Work task: Please quote everything from "Bird watchers keep" down to "pig, and lamb." in the blog post about the Reason magazine editors below.

Given passage:
[Start of Attachment]

Those liberty-loving temptresses of Reason magazine

At 3:30 p.m. on Monday, February 18, someone in Vancouver, Washington (not British Columbia!) Googled kerry howley fan club and reached an earlier post of mine, “Is Sally Satel the Sophia Loren to Kerry Howley’s Jayne Mansfield?” (Information courtesy of SiteMeter.)

As a senior editor of Reason, Howley (pictured above) deserves better than the leering she gets from us libertarian horn dogs. But since it’s easier to get forgiveness than permission, I’ll go ahead and be part of the problem. She’s yummy! Fellas who wonder about her voice, her mannerisms, and her mind can sample them at Bloggingheads.tv. They won’t be disappointed.

Speaking of yummy, Reason associate editor Katherine Mangu-Ward (above) holds the alluring promise of culinary adventure for those with politically incorrect appetites. A couple of years ago, she read a passing reference to antelope steak in an O. Henry short story, she tells us:
Why are there no antelope steaks at my supermarket?, I wondered. An innocent beginning to an obsession.

Bird watchers keep a life list of every species they have ever spotted. My life list is of species I have consumed. Both hobbies have the same root: It’s the impulse of a born collector who doesn’t like to have stuff lying around. All that remains is the memory of a flavor, wrapped—as taste memories always are—in the sights, sounds, and smells of the meal, the company, and the conversation.

Since that fateful day, I’ve nibbled on caribou filet, alligator jambalaya, elk medallions, yak dumplings, buffalo burgers, crocodile stir fry, ostrich burgers, emu jerky, and kangaroo loin. These memorable meals have all been interspersed with the merely interesting—frogs, ducks, rabbits, turtles, and deer—and the downright domesticated—cow, pig, and lamb.

I’ve had more than my fair share of eel, as well. Most of it was barbequed [sic] at sushi bars, though once I tried ordering it in a dim Russian restaurant in Boston. (They were fresh out of eel that night. Go figure.)
True to her magazine’s libertarian mission, she calls her hobby, among other things, “an exercise in enjoying the most notable fruits of globalization.” Her article ends with two recipes: kangaroo with fig sauce, and Tibetan momo (yak meat dumplings). Boy, oh, boy. What guy can resist the simultaneous charm assault on the brain, the heart, and the stomach?

[End of Attachment]

Exercise data:
[Start of Attachment]

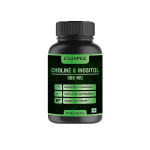 Choline & Inositol 500mg Veg Capsules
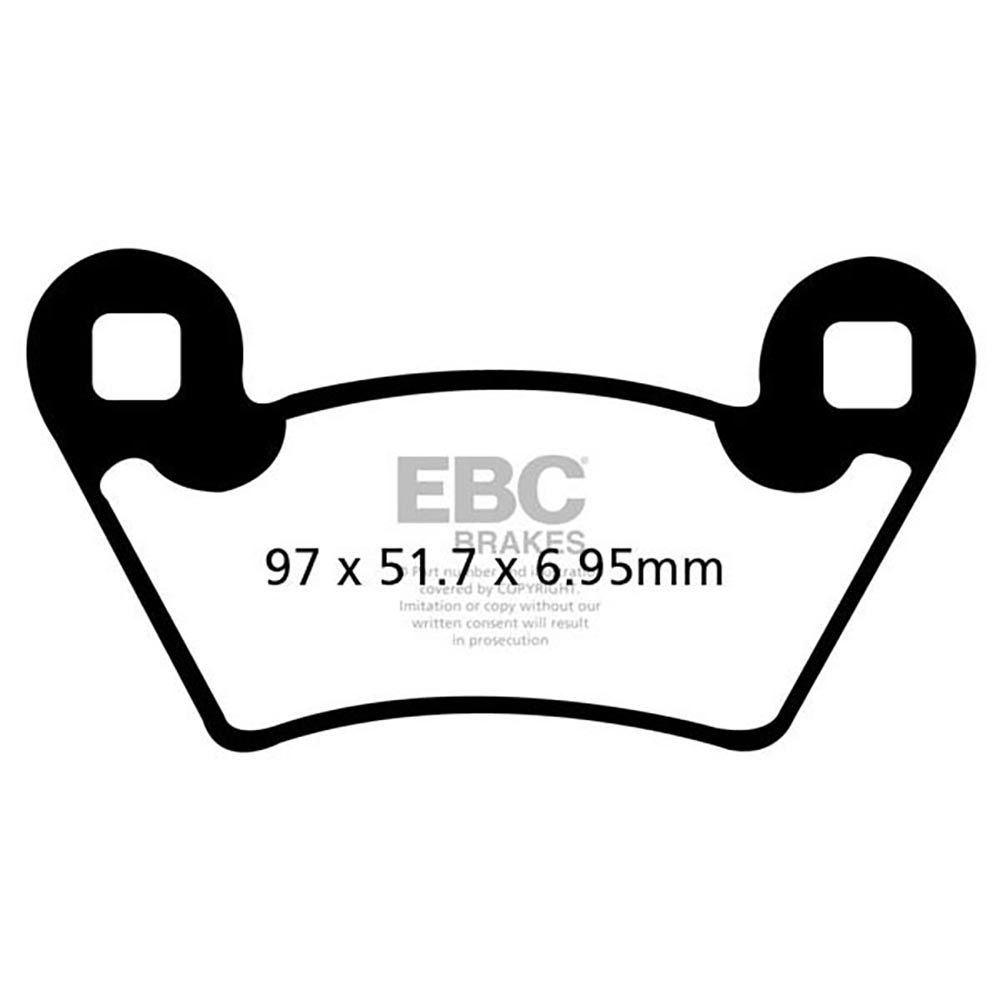 EBC Brake Pad FA354 R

[End of Attachment]

The answer:
Bird watchers keep a life list of every species they have ever spotted. My life list is of species I have consumed. Both hobbies have the same root: It’s the impulse of a born collector who doesn’t like to have stuff lying around. All that remains is the memory of a flavor, wrapped—as taste memories always are—in the sights, sounds, and smells of the meal, the company, and the conversation.

Since that fateful day, I’ve nibbled on caribou filet, alligator jambalaya, elk medallions, yak dumplings, buffalo burgers, crocodile stir fry, ostrich burgers, emu jerky, and kangaroo loin. These memorable meals have all been interspersed with the merely interesting—frogs, ducks, rabbits, turtles, and deer—and the downright domesticated—cow, pig, and lamb.